Recently I saw an image suggesting the belly button as the centre of a target board for positioning injection sites.

Does anyone go above belly button?  It would certainly increase available sites.


----------



## everydayupsanddowns (Oct 17, 2019)

I don’t use abdomen much (too much overuse in MDI) but when using sides I go right up under rib cage, so yes.


----------



## SB2015 (Oct 17, 2019)

everydayupsanddowns said:


> I don’t use abdomen much (too much overuse in MDI) but when using sides I go right up under rib cage, so yes.


Thanks Mike.  My lower abdomen is going to be very happy with the holiday it is about to have.


----------



## everydayupsanddowns (Oct 17, 2019)




----------



## Sally71 (Oct 17, 2019)

Yes we go above the belly button too, the only thing we were told not to do was put it anywhere vertically above or below the belly button, don't know why!  But all around the sides is fine


----------



## Pumper_Sue (Oct 17, 2019)

I start just below my rib cage work along to the middle then go down a row after I reach my belt line I then start again on the other side.
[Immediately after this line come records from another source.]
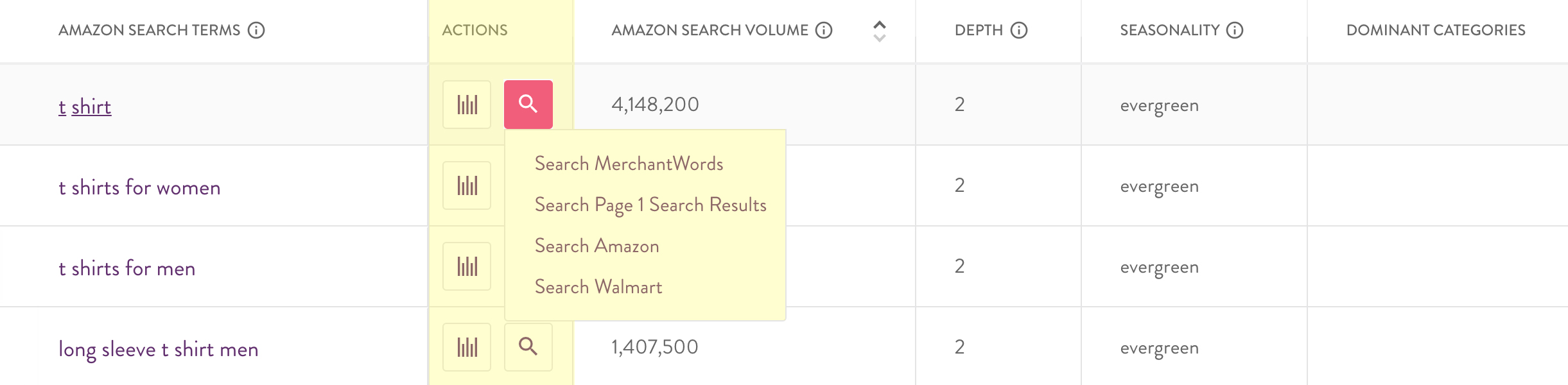 amazon search terms results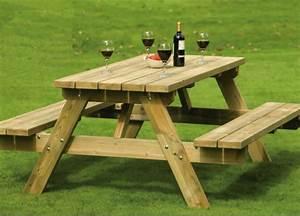 Gartenmöbel Set Aus Holz : gartenm bel set aus holz die richtige holzart ausw hlen ~ Whattoseeinmadrid.com Haus und Dekorationen
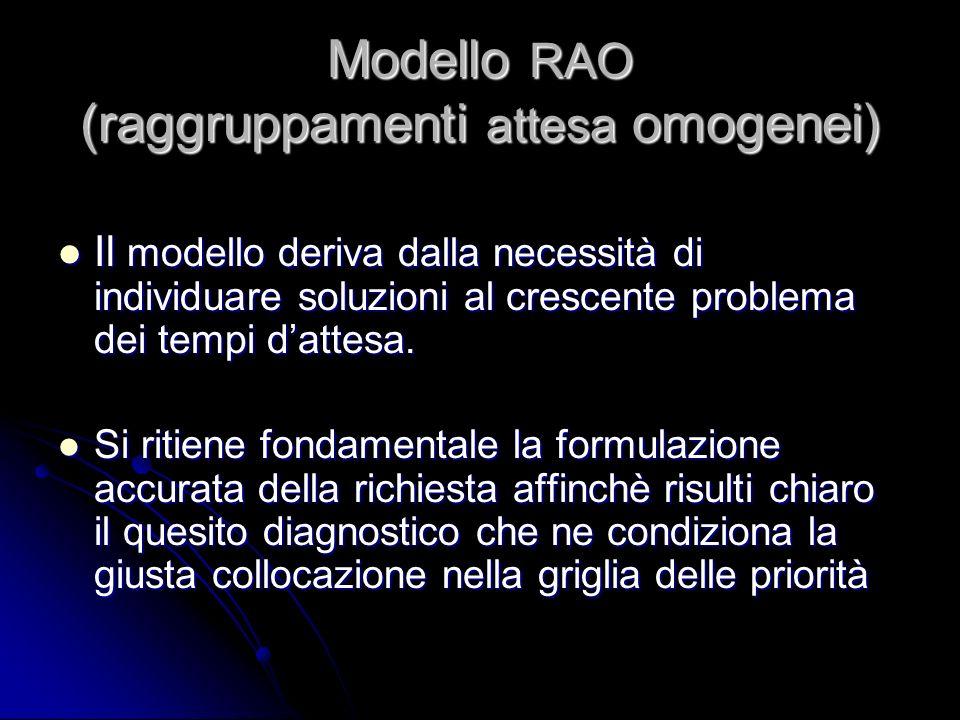 Modello RAO (raggruppamenti attesa omogenei)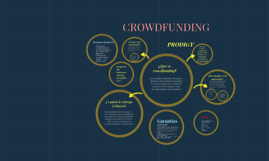 Copy of Crowdfunding en Real State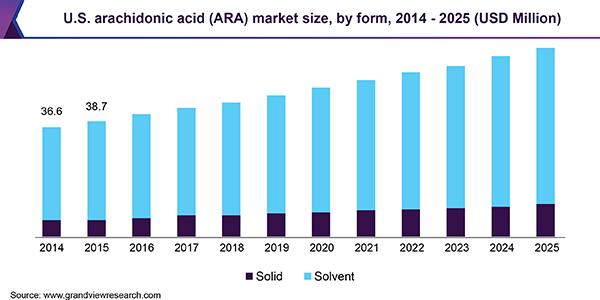 U.S. arachidonic acid (ARA) market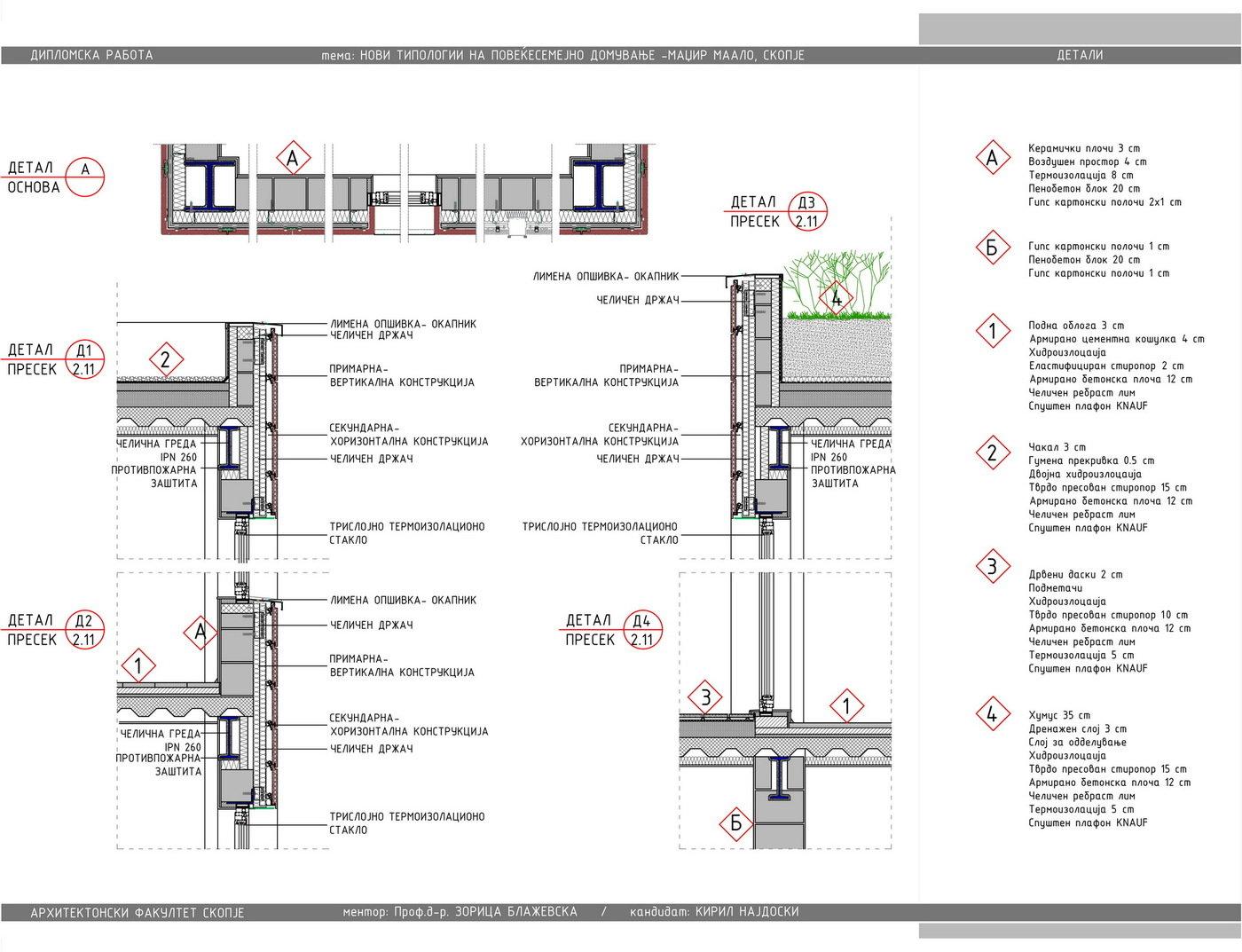 new typologies of multifamily housing by kiril najdoski at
I've never had a problem doing this.


----------



## SB2015 (Oct 17, 2019)

Thanks all
I suspect I had misunderstood what I was told and then never questioned it, and it is not a topic that frequently come up in conversation!!


----------



## declan88 (Oct 25, 2019)

On slightly different point i found cannuling around the spare tyre has ballooned weight.  I now a great fat ring around my waist and have gained 2 stone.  I dont my my diert has particularly changed although i am trying to eat less carbs.

I think i'm going to swap to a different pump which diesnt need a cable between the reservoir and cannula , currently on a 640g.


----------



## Pumper_Sue (Oct 25, 2019)

declan88 said:


> On slightly different point i found cannuling around the spare tyre has ballooned weight.  I now a great fat ring around my waist and have gained 2 stone.  I dont my my diert has particularly changed although i am trying to eat less carbs.
> 
> I think i'm going to swap to a different pump which diesnt need a cable between the reservoir and cannula , currently on a 640g.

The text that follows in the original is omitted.